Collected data
┌──

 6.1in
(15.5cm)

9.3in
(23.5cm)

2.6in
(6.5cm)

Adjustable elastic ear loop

└──
┌──

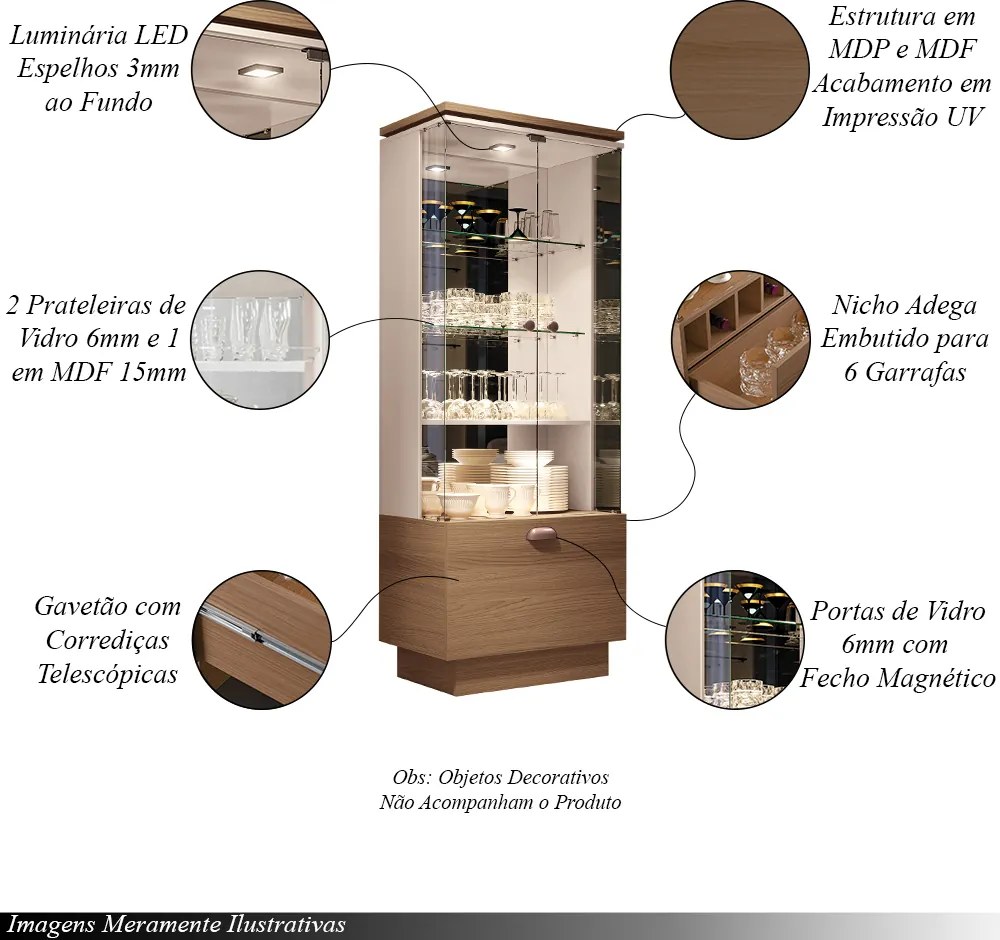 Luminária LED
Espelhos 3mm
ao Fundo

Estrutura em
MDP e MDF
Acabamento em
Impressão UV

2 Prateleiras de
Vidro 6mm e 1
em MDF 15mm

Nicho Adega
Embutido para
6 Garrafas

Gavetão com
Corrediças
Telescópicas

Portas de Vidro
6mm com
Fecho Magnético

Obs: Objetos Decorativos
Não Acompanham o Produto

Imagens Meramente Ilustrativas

└──

### WORK INSTRUCTION
Of the entries listed above, reproduce only the lines starting at the line containing "Obs: Objetos Decorativos" and ending at the line containing "Imagens Meramente Ilustrativas". Include both, exactly as they stand.

### RESULT OF THE TASK
Obs: Objetos Decorativos
Não Acompanham o Produto

Imagens Meramente Ilustrativas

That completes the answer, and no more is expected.